Source text =>
▶

II. GENERATION AND ANALYSIS OF GPCR MUTANT MICE
Many of the important physiological functions of the neurotransmitter acetylcholine are caused by the interaction of acetylcholine with a group of GPCRs referred to as muscarinic receptors. Molecular cloning studies have revealed the existence of five molecularly distinct muscarinic receptor subtypes which are referred to as M1-M5. The M1-M5 receptors are abundantly expressed in most cells and tissues and are known to be critically involved in the regulation of a great number of fundamental physiological processes including, for example, the regulation of body weight and food intake, the release of insulin from pancreatic beta cells, and a larger number of important functions of the central nervous system (CNS) including most cognitive processes. At present, it remains unclear in most cases which specific muscarinic receptor subtypes are involved in mediating the diverse muscarinic actions of acetylcholine. To elucidate the physiological roles of the individual muscarinic receptor subtypes, we are using gene targeting techniques, including Cre/loxP technology, to generate mouse lines lacking functional M1-M5 muscarinic receptors either throughout the body or only in certain tissues or cell types. Current phenotyping studies are focusing on the potential roles of the different muscarinic receptor subtypes in regulating energy and glucose homeostasis in various peripheral and central tissues.
In a related line of work, we are generating and analyzing transgenic mice expressing mutationally modified mutant GPCRs in specific, metabolically relevant cell types such pancreatic beta-cells, hepatocytes, myocytes, and certain subsets of hypothalamic neurons. In the system that we are employing, distinct G protein signaling pathways can selectively activated in vivo in a cell type-specific and conditional fashion, involving the administration of a drug that selectively activates the transgenically expressed mutant GPCRs. These studies, which are being carried out in collaboration with the NIDDK metabolic phenotyping, transgenic, and mouse knockout core facilities, are likely to identify novel therapeutic targets for the treatment of various pathophysiological conditions including type 2 diabetes and obesity.

◀

Information =>
▶

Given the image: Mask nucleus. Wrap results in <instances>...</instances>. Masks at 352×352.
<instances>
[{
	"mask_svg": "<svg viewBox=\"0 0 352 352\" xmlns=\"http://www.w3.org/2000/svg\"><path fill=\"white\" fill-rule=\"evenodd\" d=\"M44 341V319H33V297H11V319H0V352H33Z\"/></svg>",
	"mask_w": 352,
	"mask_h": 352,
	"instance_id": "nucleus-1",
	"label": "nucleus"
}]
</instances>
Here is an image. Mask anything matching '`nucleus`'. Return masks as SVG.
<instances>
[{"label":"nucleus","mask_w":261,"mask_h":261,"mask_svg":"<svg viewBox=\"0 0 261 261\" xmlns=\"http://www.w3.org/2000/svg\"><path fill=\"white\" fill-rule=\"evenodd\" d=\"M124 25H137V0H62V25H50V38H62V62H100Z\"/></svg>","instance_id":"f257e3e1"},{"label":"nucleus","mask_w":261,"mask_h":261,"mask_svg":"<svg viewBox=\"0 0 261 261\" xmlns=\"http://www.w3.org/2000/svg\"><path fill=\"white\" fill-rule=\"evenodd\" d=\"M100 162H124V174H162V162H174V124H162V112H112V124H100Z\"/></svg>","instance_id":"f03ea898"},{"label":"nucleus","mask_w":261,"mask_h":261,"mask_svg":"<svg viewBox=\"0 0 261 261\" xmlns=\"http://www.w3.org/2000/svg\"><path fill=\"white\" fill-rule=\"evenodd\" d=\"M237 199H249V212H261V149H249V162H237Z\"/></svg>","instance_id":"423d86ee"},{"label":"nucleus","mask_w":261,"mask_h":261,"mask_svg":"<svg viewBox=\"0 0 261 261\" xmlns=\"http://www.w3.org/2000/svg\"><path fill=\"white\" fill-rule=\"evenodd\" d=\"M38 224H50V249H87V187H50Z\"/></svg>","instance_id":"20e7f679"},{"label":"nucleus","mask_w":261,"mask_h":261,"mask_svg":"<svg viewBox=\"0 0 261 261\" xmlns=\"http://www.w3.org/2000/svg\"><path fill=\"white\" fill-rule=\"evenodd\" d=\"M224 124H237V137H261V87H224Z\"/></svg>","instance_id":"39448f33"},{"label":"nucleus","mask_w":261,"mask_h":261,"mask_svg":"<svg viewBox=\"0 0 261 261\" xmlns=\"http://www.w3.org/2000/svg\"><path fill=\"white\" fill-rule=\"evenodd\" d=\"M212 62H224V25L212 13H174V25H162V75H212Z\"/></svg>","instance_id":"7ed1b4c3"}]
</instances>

◀

Problems to solve =>
• A. Answer these questions from the text on GPCR mutant mice:
(i) How many molecularly distinct muscarinic receptor subtypes have molecular cloning studies revealed?
(ii) Which technology is named among the gene targeting techniques used to generate the mouse lines?
(iii) With which facilities are the transgenic mouse studies being carried out in collaboration?
• B. Output the passage of the text on GPCR mutant mice from "In a related" up to and including "diabetes and obesity.".

Answer set =>
• A.
(i) Five, referred to as M1-M5.
(ii) Cre/loxP technology.
(iii) The NIDDK metabolic phenotyping, transgenic, and mouse knockout core facilities.

• B.
In a related line of work, we are generating and analyzing transgenic mice expressing mutationally modified mutant GPCRs in specific, metabolically relevant cell types such pancreatic beta-cells, hepatocytes, myocytes, and certain subsets of hypothalamic neurons. In the system that we are employing, distinct G protein signaling pathways can selectively activated in vivo in a cell type-specific and conditional fashion, involving the administration of a drug that selectively activates the transgenically expressed mutant GPCRs. These studies, which are being carried out in collaboration with the NIDDK metabolic phenotyping, transgenic, and mouse knockout core facilities, are likely to identify novel therapeutic targets for the treatment of various pathophysiological conditions including type 2 diabetes and obesity.